Vedere Bio didn’t stand a chance.
The Atlas Venture gene therapy startup was working under the radar and contemplating another venture round when it got an offer it couldn’t refuse: $150 million upfront to become part of Novartis, with another $130 million promised if it hits certain goals.
“Even before we came out of stealth mode, there was a lot of inbound interest through the Atlas network and through my own network,” said Cyrus Mozayeni, M.D., CEO of Vedere Bio and an entrepreneur in residence at Atlas Venture.
Through the buyout, Novartis gets its hands on a group of preclinical gene therapies designed to restore vision.
“We had deep discussions with other parties, but Novartis really stepped away from the pack in terms of their level of interest, not just financially, but in terms of the team they came to the discussion with and the level of sophistication and thought they put into the conversation with us,” he added.

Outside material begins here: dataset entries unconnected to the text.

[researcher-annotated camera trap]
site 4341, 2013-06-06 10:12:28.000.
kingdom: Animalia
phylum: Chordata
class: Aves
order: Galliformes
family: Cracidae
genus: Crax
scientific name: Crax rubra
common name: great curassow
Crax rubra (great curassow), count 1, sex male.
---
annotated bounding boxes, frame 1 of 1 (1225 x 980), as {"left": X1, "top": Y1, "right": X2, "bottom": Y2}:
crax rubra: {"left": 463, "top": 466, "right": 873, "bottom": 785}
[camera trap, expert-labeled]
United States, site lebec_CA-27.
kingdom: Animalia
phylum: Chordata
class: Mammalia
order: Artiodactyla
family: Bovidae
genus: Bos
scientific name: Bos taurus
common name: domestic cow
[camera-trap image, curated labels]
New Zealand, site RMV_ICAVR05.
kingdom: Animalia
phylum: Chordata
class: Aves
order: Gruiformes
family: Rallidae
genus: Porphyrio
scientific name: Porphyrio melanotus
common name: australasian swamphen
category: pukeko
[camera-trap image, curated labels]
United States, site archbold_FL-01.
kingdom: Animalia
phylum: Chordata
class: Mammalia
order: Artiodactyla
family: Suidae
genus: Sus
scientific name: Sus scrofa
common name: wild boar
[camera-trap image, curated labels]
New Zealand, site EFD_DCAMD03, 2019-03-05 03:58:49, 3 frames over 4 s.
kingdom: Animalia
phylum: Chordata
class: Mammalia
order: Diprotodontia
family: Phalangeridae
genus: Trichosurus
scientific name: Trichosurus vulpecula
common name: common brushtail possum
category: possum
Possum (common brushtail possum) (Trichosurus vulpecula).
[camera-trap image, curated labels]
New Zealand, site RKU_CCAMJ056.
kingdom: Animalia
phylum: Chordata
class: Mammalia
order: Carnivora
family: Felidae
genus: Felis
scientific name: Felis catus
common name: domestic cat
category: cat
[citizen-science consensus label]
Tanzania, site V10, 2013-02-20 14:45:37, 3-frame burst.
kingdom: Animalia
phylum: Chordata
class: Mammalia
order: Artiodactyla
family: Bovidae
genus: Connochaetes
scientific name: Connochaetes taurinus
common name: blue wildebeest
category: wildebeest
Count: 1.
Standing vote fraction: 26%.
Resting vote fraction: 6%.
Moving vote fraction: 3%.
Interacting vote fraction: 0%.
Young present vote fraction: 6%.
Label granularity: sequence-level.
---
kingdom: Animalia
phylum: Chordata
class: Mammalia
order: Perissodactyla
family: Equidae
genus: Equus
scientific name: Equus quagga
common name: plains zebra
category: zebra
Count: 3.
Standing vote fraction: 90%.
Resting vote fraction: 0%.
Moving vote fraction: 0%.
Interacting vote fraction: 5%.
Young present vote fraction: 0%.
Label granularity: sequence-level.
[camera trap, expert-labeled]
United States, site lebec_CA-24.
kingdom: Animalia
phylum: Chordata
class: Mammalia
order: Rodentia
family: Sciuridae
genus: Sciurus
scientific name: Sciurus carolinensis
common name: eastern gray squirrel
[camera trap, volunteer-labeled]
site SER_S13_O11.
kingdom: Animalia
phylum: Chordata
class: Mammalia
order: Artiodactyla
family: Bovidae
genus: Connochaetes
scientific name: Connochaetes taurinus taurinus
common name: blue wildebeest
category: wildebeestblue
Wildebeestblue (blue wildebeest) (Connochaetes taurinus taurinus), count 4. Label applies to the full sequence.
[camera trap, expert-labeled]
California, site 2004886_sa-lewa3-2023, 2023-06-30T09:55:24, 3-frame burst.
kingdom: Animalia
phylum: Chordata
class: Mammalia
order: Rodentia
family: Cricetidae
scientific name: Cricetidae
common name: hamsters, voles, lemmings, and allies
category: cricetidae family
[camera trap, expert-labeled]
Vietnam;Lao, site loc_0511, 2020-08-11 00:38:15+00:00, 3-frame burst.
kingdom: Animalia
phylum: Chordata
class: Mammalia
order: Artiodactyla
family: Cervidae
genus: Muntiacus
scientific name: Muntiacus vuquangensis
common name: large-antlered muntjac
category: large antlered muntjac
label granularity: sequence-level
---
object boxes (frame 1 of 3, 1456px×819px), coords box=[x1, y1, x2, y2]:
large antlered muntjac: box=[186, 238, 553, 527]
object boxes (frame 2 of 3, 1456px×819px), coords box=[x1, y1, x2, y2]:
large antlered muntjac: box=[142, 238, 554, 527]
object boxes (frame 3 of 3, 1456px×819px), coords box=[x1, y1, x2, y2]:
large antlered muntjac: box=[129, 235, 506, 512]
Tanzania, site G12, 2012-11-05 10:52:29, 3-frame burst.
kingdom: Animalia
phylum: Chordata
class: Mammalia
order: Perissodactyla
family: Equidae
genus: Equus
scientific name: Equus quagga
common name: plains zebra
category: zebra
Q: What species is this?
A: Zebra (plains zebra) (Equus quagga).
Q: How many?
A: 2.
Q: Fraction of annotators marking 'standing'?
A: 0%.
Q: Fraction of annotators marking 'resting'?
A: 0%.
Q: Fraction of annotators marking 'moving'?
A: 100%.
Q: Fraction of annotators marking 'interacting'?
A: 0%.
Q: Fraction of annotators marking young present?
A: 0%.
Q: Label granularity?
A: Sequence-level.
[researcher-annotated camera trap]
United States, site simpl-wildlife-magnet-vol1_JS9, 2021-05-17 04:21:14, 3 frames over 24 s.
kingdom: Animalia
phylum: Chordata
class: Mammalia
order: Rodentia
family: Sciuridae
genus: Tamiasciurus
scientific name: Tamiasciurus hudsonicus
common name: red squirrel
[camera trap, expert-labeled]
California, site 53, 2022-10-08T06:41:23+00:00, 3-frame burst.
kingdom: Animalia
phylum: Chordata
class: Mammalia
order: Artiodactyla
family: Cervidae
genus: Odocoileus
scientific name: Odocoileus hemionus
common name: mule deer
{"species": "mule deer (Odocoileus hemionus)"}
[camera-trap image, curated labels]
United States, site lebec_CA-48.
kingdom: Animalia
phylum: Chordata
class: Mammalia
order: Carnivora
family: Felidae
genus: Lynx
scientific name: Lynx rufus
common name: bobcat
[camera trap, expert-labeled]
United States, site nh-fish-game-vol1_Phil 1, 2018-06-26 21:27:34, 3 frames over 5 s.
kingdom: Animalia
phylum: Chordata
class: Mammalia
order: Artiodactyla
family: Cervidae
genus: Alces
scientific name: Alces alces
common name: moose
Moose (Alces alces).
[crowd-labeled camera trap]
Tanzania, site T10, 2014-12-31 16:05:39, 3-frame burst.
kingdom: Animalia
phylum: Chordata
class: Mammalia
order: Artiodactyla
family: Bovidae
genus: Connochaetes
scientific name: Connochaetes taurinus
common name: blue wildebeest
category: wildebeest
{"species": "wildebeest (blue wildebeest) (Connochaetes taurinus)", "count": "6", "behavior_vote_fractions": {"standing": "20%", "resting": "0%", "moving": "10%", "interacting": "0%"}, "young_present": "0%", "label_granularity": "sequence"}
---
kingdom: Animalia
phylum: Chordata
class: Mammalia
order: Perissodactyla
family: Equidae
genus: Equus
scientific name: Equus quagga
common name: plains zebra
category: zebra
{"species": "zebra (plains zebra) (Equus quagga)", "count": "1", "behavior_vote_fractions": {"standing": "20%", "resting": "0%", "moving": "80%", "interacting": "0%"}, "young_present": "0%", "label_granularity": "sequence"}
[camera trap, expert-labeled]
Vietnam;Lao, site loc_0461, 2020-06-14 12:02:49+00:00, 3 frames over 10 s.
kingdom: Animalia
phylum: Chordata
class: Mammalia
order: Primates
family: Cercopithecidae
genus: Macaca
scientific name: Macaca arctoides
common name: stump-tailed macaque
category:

The deal follows Eli Lilly’s $135 million buyout of Disarm Therapeutics, a preclinical-stage company working on treatments for amyotrophic lateral sclerosis and other neurodegenerative diseases, and comes as biotechs are going public at increasingly earlier stages.
Vedere’s own preclinical programs aim to treat vision loss caused by the death of photoreceptors, or light-sensing cells in the retina, rather than blindness stemming from damage to the brain or optic nerve. And they’re optogenetic, meaning that they work by delivering the genetic code to express a light-sensing protein in the retina.
“When light comes into the eye, it interacts with that light-sensing protein and leads to a neuro-electrical signal through the optic pathway back to the brain, which, hopefully, will recapitulate the sight that has been lost,” Mozayeni said.
The hope is not to just slow down or stop vision loss, but to restore vision, making it possible to treat patients at any stage of their disease.
The optogenetic approach also means the treatments should work regardless of the genetic mutation that underlies a person’s vision loss. Other genetic treatments, such as Roche’s Luxturna or Editas Medicine’s clinical-stage EDIT-101, address specific mutations that cause Leber congenital amaurosis, an inherited form of blindness.
Novartis adds its new assets to a pared-down eye medicine business, having spun out its Alcon unit in March last year and shifted focus to a trio of new opportunities in ophthalmology. The first is brolucizumab, a treatment for wet age-related macular degeneration, and the second, coincidentally, is Luxturna, to which it gained ex-U.S. rights in 2018. The third is exploring digital solutions in eye care, with some potential M&A to come.
And that’s not all the Swiss pharma is building up. It’s been bolstering its gene therapy stable, forking over $8.7 billion in 2018 for AveXis, now known as Novartis Gene Therapies, the company that brought it the spinal muscular atrophy therapy Zolgensma, and inking partnerships this year with Dyno Therapeutics and Sangamo around gene therapy vectors and gene-regulating treatments, respectively.
As for Vedere, it launched quietly just over a year ago with $21 million in series A funding and technology out of the University of California, Berkeley and the University of Pennsylvania. But the acquisition by Novartis isn’t the end of its story. The Vedere team is starting a new chapter with a group of earlier-stage assets it spun out into a new company, Vedere Bio II.
Though it’s technically a new entity, Vedere II will continue working on gene therapies for eye diseases with the same founders, management team and employees as its predecessor. It’s keeping specifics under wraps but will be working on “new and different technology.”
“We want to continue to build the team, and we’re likely to do a significant financing next year,” Mozayeni said. “Probably around that time, we will share more about what we’re doing with Vedere II.”